• [Task item]
Reproduce the passage on biofouling and biofilm formation word for word, in its entirety.

Biofouling and biofilm formation outside naturally occurring ecosystems constitute a nuisance. The accumulation of bacterial colonies, typically in industrial settings, degrades the underlying material, causing corrosion and material failure.

This leads to production losses and increased costs. Furthermore, it can also cause health risks by, for example, degrading filtration membrane performance, affecting membrane throughput and thus drinking water quality.

Biofilms occur in abundance as part of larger ecosystems, but these bundles of microorganisms also live and thrive in man-made constructions that offer moist and nutritious settings for the microorganisms. Waste runoffs, production facilities that use water cooling pipes, other piping systems such as water piping or oil pipelines, and membrane systems such as membrane bioreactors and reverse osmosis membranes for wastewater filtration are typically affected. The costs of damage due to biofouling are enormous, and the consequences that pose a risk to human life and health are severe. Therefore, it is of great interest to understand and prevent the biofouling phenomenon.

Characterization of biofouling, biofilm formation and antifouling coatings

Biofilms comprise a major hurdle to the effectiveness of membrane and filtration processes. For example, one of the most important factors affecting membrane bioreactor performance is membrane fouling induced by the extracellular polymeric substances secreted by the microorganisms. Membrane cleaning has been extensively studied but approaches that completely prevent fouling are even more attractive. To secure the optimal long-term performance of the membranes it is, therefore, of interest to understand and characterize the conditions that minimize and prevent fouling and biofilm formation. Information that allows for an increased understanding of the relationship between membrane surface properties and fouling propensity can be collected with QSense® QCM-D – a technology that can be used to characterize both scale buildup and fouling processes, and to detect biofilm formation (pdf) by measuring bacterial attachment and growth. The technology can also be used to evaluate antiscalant and antifouling strategies, as well as helping in the design of, for example, antifouling membrane coatings.

• [Extracted data]
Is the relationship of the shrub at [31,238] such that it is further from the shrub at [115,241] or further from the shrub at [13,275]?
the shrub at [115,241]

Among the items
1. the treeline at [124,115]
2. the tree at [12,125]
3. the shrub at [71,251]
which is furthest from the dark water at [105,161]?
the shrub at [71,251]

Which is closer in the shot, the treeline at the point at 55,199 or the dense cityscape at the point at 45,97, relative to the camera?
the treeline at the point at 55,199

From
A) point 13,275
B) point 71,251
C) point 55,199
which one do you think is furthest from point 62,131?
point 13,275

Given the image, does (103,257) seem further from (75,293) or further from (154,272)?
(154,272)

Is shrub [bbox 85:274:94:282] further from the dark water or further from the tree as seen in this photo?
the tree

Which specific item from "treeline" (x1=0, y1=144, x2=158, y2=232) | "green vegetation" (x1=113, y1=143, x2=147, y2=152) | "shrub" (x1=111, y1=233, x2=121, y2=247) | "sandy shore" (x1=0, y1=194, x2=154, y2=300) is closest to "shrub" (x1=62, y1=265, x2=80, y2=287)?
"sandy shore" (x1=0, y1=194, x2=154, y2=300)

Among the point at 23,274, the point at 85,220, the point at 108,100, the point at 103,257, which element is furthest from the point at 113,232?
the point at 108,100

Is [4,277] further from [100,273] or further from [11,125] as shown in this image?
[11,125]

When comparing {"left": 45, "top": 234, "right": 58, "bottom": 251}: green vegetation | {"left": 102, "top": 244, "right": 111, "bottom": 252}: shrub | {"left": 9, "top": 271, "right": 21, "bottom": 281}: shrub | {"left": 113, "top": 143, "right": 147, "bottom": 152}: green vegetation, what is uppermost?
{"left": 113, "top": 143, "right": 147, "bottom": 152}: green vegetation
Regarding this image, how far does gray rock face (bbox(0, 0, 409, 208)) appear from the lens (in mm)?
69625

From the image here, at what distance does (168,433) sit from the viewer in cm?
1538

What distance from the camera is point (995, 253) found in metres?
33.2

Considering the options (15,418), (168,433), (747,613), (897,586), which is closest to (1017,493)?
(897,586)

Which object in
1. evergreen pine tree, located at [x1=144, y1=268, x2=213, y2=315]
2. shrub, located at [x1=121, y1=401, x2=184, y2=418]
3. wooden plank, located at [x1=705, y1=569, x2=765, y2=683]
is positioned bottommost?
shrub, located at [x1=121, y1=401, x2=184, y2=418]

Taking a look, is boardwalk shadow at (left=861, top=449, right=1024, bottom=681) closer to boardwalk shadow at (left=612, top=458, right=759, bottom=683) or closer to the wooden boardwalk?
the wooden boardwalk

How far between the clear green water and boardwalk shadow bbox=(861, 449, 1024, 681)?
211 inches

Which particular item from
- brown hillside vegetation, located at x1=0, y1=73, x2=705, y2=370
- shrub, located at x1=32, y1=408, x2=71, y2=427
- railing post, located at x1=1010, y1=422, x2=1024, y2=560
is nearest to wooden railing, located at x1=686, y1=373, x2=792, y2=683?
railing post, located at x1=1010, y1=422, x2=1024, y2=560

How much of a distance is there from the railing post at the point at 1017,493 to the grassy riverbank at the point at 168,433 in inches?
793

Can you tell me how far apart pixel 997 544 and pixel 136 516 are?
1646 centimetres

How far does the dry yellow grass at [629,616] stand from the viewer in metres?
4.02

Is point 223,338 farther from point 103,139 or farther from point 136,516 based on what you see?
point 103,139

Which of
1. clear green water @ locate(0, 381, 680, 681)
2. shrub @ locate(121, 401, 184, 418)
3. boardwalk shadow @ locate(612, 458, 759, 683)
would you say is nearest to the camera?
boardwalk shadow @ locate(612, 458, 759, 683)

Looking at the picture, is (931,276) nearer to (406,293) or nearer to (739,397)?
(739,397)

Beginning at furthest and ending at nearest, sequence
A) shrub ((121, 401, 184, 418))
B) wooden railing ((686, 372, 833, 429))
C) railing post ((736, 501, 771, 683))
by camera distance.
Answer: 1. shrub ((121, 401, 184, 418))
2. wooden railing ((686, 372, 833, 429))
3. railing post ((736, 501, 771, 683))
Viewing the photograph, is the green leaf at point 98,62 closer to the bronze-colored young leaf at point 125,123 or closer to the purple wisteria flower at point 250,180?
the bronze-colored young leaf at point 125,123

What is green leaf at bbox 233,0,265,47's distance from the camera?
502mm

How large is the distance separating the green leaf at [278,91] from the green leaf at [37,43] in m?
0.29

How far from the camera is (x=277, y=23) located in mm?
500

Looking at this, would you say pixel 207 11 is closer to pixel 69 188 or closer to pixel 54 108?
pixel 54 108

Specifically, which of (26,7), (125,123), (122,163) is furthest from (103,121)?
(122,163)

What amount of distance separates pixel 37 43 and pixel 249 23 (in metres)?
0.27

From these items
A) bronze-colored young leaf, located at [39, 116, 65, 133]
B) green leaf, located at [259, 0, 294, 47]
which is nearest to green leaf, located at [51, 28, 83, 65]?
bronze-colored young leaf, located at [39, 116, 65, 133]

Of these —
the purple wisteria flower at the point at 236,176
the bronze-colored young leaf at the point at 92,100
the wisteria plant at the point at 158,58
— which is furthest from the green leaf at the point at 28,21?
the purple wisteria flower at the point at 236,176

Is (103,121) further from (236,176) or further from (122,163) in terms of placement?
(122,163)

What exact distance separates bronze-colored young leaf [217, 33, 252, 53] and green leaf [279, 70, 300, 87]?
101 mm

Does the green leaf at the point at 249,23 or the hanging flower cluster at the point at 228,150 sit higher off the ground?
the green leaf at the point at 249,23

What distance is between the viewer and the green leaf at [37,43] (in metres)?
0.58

• [Response box]
Biofouling and biofilm formation outside naturally occurring ecosystems constitute a nuisance. The accumulation of bacterial colonies, typically in industrial settings, degrades the underlying material, causing corrosion and material failure.

This leads to production losses and increased costs. Furthermore, it can also cause health risks by, for example, degrading filtration membrane performance, affecting membrane throughput and thus drinking water quality.

Biofilms occur in abundance as part of larger ecosystems, but these bundles of microorganisms also live and thrive in man-made constructions that offer moist and nutritious settings for the microorganisms. Waste runoffs, production facilities that use water cooling pipes, other piping systems such as water piping or oil pipelines, and membrane systems such as membrane bioreactors and reverse osmosis membranes for wastewater filtration are typically affected. The costs of damage due to biofouling are enormous, and the consequences that pose a risk to human life and health are severe. Therefore, it is of great interest to understand and prevent the biofouling phenomenon.

Characterization of biofouling, biofilm formation and antifouling coatings

Biofilms comprise a major hurdle to the effectiveness of membrane and filtration processes. For example, one of the most important factors affecting membrane bioreactor performance is membrane fouling induced by the extracellular polymeric substances secreted by the microorganisms. Membrane cleaning has been extensively studied but approaches that completely prevent fouling are even more attractive. To secure the optimal long-term performance of the membranes it is, therefore, of interest to understand and characterize the conditions that minimize and prevent fouling and biofilm formation. Information that allows for an increased understanding of the relationship between membrane surface properties and fouling propensity can be collected with QSense® QCM-D – a technology that can be used to characterize both scale buildup and fouling processes, and to detect biofilm formation (pdf) by measuring bacterial attachment and growth. The technology can also be used to evaluate antiscalant and antifouling strategies, as well as helping in the design of, for example, antifouling membrane coatings.